**Dataset entries**
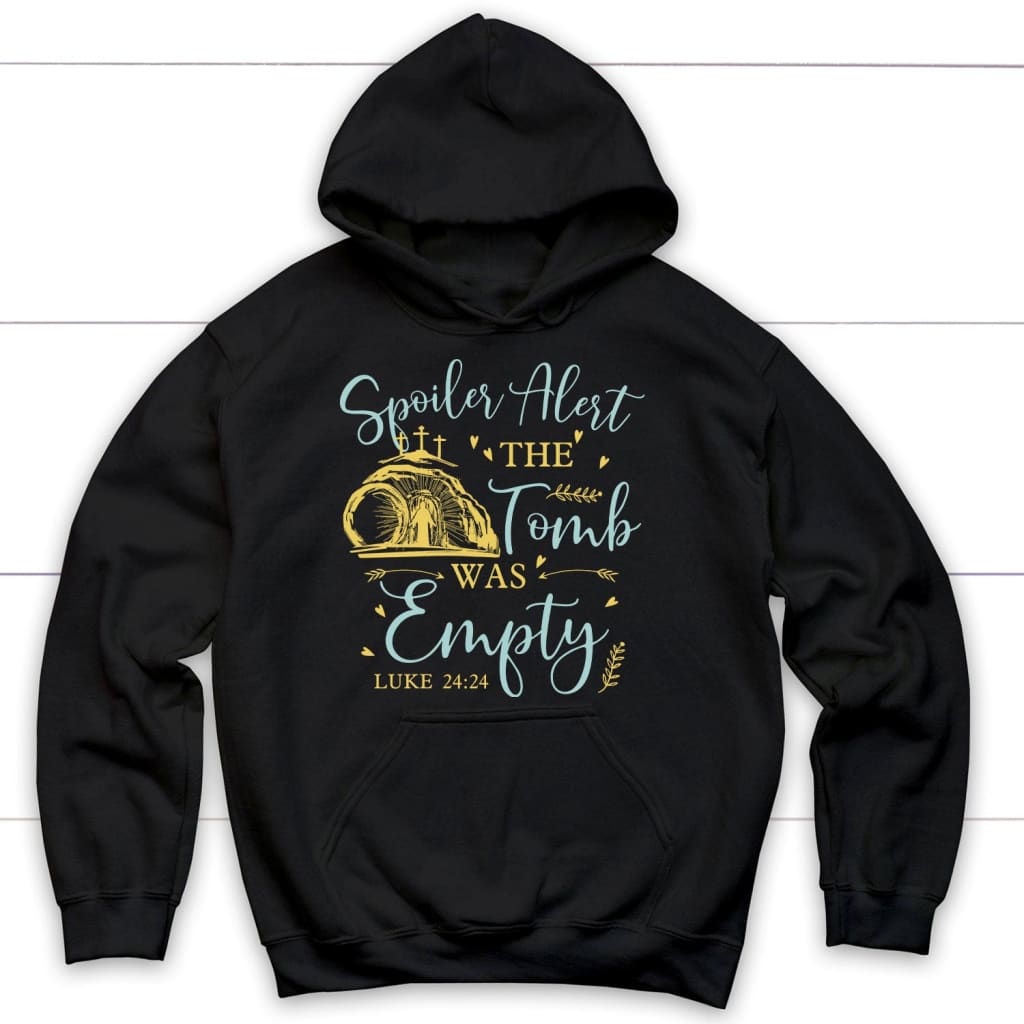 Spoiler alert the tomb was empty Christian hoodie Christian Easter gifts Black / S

--

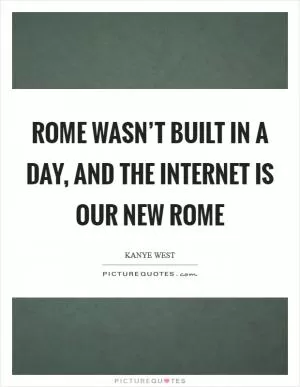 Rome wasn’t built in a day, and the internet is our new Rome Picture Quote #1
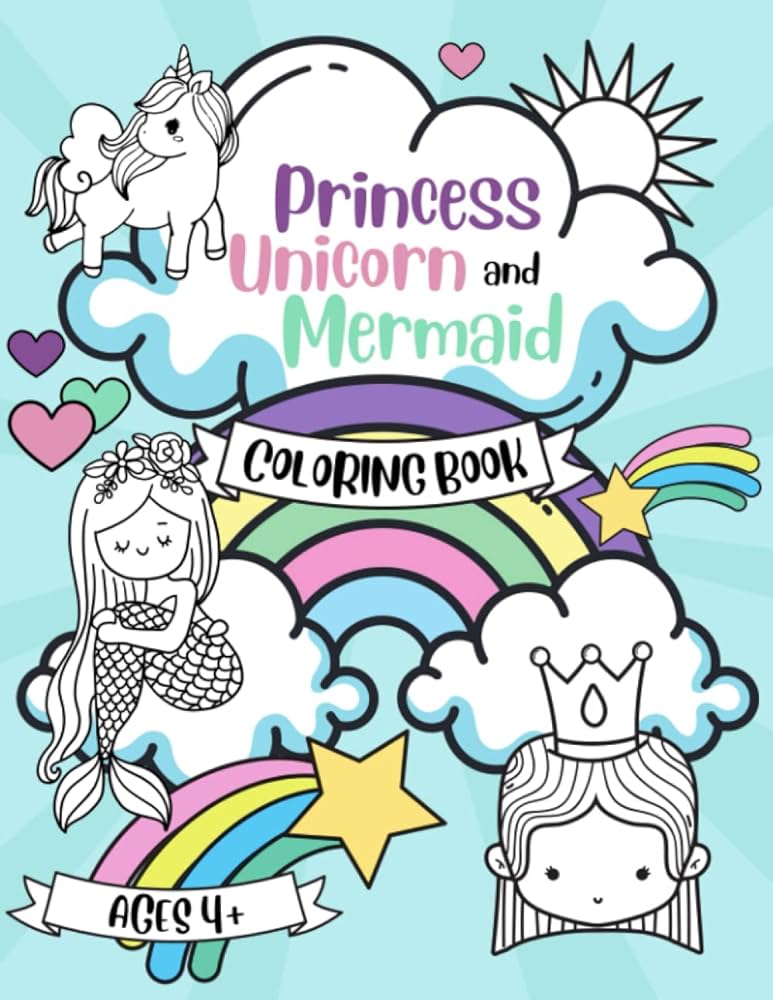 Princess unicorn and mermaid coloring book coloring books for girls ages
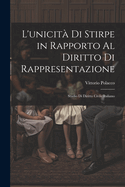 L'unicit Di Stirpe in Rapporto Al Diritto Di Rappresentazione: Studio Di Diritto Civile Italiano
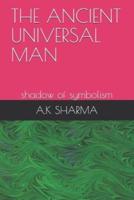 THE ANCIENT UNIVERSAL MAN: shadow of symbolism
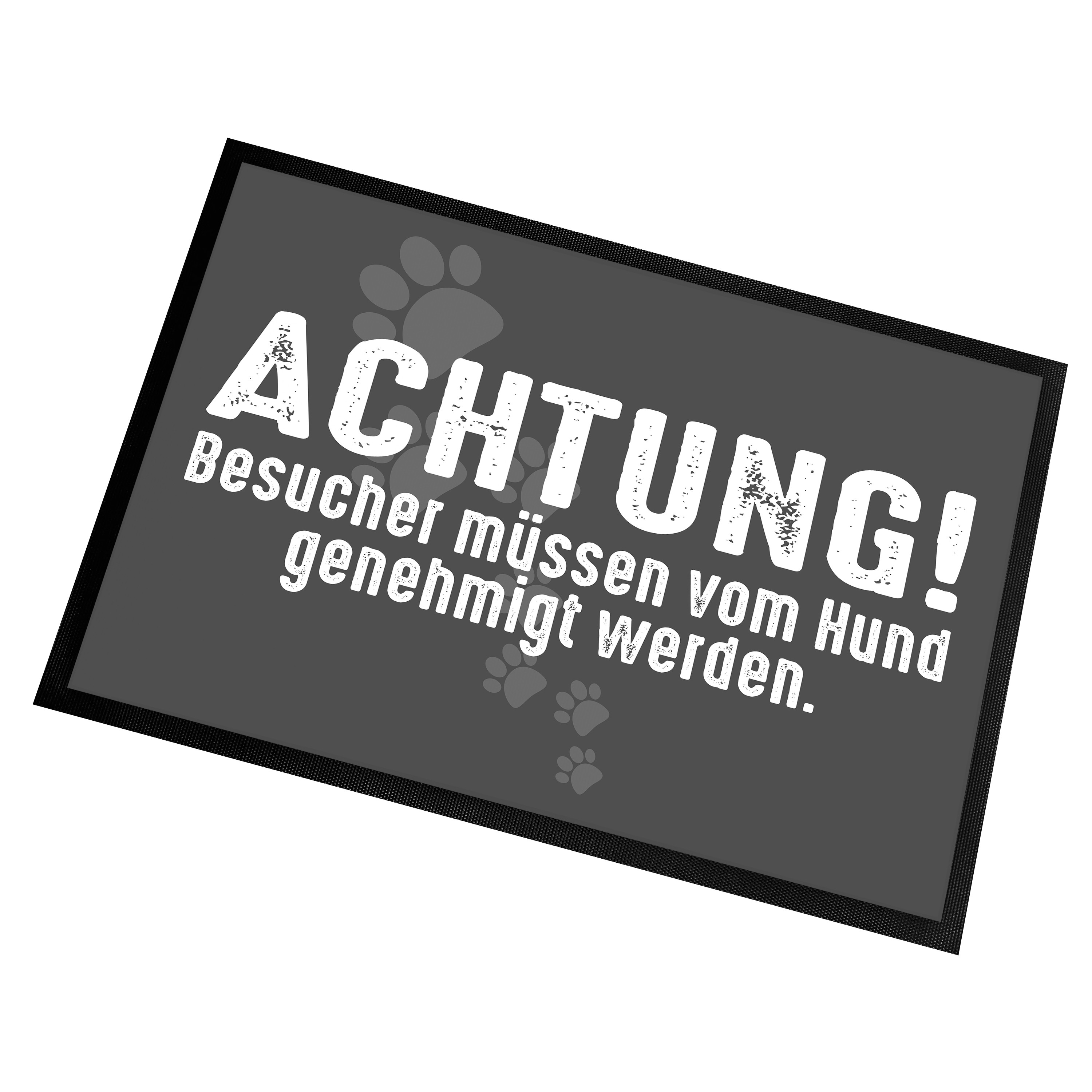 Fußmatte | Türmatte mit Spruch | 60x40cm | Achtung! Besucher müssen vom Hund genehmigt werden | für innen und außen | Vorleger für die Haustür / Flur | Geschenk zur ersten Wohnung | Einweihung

**What you have to do**
Reproduce the listing verbatim from the line containing "Rome wasn’t built" through the line containing "Fußmatte | Türmatte", including both of those lines. Omit the pictures from your answer.

**Expected answer**
 Rome wasn’t built in a day, and the internet is our new Rome Picture Quote #1
 Princess unicorn and mermaid coloring book coloring books for girls ages
 L'unicit Di Stirpe in Rapporto Al Diritto Di Rappresentazione: Studio Di Diritto Civile Italiano
 THE ANCIENT UNIVERSAL MAN: shadow of symbolism
 Fußmatte | Türmatte mit Spruch | 60x40cm | Achtung! Besucher müssen vom Hund genehmigt werden | für innen und außen | Vorleger für die Haustür / Flur | Geschenk zur ersten Wohnung | Einweihung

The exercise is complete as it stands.